Render the material from the line containing "If you were" through the end as a numbered list, including both that line and the last one and leaving out blank lines.

### [Listing]
==============================

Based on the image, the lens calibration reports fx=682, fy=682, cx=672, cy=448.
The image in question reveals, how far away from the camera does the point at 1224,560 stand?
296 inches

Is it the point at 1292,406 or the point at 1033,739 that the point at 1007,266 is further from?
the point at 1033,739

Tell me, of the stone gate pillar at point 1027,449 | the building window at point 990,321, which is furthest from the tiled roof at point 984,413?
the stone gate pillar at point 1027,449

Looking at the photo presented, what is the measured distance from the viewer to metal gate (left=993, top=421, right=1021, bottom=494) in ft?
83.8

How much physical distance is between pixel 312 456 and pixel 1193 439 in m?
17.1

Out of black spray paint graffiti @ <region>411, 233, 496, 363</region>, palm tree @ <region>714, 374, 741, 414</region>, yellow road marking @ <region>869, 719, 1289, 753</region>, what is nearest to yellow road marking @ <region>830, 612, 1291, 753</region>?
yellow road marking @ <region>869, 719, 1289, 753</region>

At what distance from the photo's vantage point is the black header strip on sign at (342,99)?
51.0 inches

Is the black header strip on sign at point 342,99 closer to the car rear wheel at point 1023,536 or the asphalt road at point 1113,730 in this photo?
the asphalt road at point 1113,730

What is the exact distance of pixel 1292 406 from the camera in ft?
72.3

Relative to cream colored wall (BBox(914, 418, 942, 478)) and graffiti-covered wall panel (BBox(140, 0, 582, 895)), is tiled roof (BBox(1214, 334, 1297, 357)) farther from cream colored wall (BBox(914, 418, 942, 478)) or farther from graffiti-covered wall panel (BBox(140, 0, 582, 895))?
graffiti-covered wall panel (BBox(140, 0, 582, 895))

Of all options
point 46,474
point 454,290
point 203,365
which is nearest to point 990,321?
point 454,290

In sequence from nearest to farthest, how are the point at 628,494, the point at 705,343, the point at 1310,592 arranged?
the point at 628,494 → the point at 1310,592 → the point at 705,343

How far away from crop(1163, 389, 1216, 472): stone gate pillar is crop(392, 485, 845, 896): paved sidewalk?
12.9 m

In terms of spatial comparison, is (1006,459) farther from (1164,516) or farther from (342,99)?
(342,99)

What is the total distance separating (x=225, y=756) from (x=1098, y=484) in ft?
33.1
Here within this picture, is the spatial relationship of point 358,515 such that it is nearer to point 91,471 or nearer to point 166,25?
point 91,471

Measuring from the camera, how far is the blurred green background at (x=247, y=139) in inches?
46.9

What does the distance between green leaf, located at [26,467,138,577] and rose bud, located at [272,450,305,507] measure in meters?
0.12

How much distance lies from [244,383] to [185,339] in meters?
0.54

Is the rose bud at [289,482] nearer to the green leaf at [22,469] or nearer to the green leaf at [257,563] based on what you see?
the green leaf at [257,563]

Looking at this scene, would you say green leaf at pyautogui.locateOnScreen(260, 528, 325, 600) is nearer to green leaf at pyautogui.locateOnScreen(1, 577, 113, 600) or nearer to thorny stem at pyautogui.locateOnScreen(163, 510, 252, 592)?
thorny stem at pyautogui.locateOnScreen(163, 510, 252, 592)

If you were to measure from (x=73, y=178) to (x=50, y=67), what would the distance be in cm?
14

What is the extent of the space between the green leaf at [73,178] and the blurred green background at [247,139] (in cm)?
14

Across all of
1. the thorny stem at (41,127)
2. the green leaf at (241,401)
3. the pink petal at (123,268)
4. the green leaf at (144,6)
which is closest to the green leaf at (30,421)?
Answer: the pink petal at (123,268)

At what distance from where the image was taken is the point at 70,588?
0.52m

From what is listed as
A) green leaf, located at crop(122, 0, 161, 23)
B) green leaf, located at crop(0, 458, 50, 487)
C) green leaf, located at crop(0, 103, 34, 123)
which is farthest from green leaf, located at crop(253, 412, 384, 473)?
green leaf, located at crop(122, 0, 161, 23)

==============================

### [The response]
1. If you were to measure from (x=73, y=178) to (x=50, y=67), what would the distance be in cm?
2. 14
3. What is the extent of the space between the green leaf at [73,178] and the blurred green background at [247,139] (in cm)?
4. 14
5. Across all of
6. 1. the thorny stem at (41,127)
7. 2. the green leaf at (241,401)
8. 3. the pink petal at (123,268)
9. 4. the green leaf at (144,6)
10. which is closest to the green leaf at (30,421)?
11. Answer: the pink petal at (123,268)
12. At what distance from where the image was taken is the point at 70,588?
13. 0.52m
14. From what is listed as
15. A) green leaf, located at crop(122, 0, 161, 23)
16. B) green leaf, located at crop(0, 458, 50, 487)
17. C) green leaf, located at crop(0, 103, 34, 123)
18. which is farthest from green leaf, located at crop(253, 412, 384, 473)?
19. green leaf, located at crop(122, 0, 161, 23)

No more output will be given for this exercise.